Short descriptive text snippets
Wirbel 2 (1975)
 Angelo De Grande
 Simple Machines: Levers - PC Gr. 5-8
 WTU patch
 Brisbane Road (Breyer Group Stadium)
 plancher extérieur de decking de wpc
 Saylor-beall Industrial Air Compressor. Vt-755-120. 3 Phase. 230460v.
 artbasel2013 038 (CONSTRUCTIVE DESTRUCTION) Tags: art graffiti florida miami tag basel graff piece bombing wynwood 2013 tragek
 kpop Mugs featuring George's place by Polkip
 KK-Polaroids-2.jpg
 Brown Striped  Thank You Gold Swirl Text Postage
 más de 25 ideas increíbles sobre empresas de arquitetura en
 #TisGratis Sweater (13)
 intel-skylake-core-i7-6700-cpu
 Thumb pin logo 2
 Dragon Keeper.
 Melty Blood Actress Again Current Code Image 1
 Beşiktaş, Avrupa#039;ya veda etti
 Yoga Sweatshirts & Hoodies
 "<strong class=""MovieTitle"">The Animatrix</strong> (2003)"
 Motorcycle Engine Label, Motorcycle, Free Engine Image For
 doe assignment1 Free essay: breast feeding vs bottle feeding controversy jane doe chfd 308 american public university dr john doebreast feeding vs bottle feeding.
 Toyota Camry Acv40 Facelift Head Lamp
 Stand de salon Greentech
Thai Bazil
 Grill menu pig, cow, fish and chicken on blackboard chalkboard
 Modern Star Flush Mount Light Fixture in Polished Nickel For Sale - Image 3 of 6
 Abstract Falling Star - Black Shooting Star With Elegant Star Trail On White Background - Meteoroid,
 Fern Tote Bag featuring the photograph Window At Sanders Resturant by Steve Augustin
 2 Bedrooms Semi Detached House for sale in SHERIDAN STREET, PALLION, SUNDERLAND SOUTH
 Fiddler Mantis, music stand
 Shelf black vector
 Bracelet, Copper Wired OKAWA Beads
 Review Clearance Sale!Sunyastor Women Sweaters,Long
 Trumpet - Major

**Exercise prompt**
None of the records may be omitted or altered when they are given again.

**Result for this task**
Wirbel 2 (1975)
 Angelo De Grande
 Simple Machines: Levers - PC Gr. 5-8
 WTU patch
 Brisbane Road (Breyer Group Stadium)
 plancher extérieur de decking de wpc
 Saylor-beall Industrial Air Compressor. Vt-755-120. 3 Phase. 230460v.
 artbasel2013 038 (CONSTRUCTIVE DESTRUCTION) Tags: art graffiti florida miami tag basel graff piece bombing wynwood 2013 tragek
 kpop Mugs featuring George's place by Polkip
 KK-Polaroids-2.jpg
 Brown Striped  Thank You Gold Swirl Text Postage
 más de 25 ideas increíbles sobre empresas de arquitetura en
 #TisGratis Sweater (13)
 intel-skylake-core-i7-6700-cpu
 Thumb pin logo 2
 Dragon Keeper.
 Melty Blood Actress Again Current Code Image 1
 Beşiktaş, Avrupa#039;ya veda etti
 Yoga Sweatshirts & Hoodies
 "<strong class=""MovieTitle"">The Animatrix</strong> (2003)"
 Motorcycle Engine Label, Motorcycle, Free Engine Image For
 doe assignment1 Free essay: breast feeding vs bottle feeding controversy jane doe chfd 308 american public university dr john doebreast feeding vs bottle feeding.
 Toyota Camry Acv40 Facelift Head Lamp
 Stand de salon Greentech
Thai Bazil
 Grill menu pig, cow, fish and chicken on blackboard chalkboard
 Modern Star Flush Mount Light Fixture in Polished Nickel For Sale - Image 3 of 6
 Abstract Falling Star - Black Shooting Star With Elegant Star Trail On White Background - Meteoroid,
 Fern Tote Bag featuring the photograph Window At Sanders Resturant by Steve Augustin
 2 Bedrooms Semi Detached House for sale in SHERIDAN STREET, PALLION, SUNDERLAND SOUTH
 Fiddler Mantis, music stand
 Shelf black vector
 Bracelet, Copper Wired OKAWA Beads
 Review Clearance Sale!Sunyastor Women Sweaters,Long
 Trumpet - Major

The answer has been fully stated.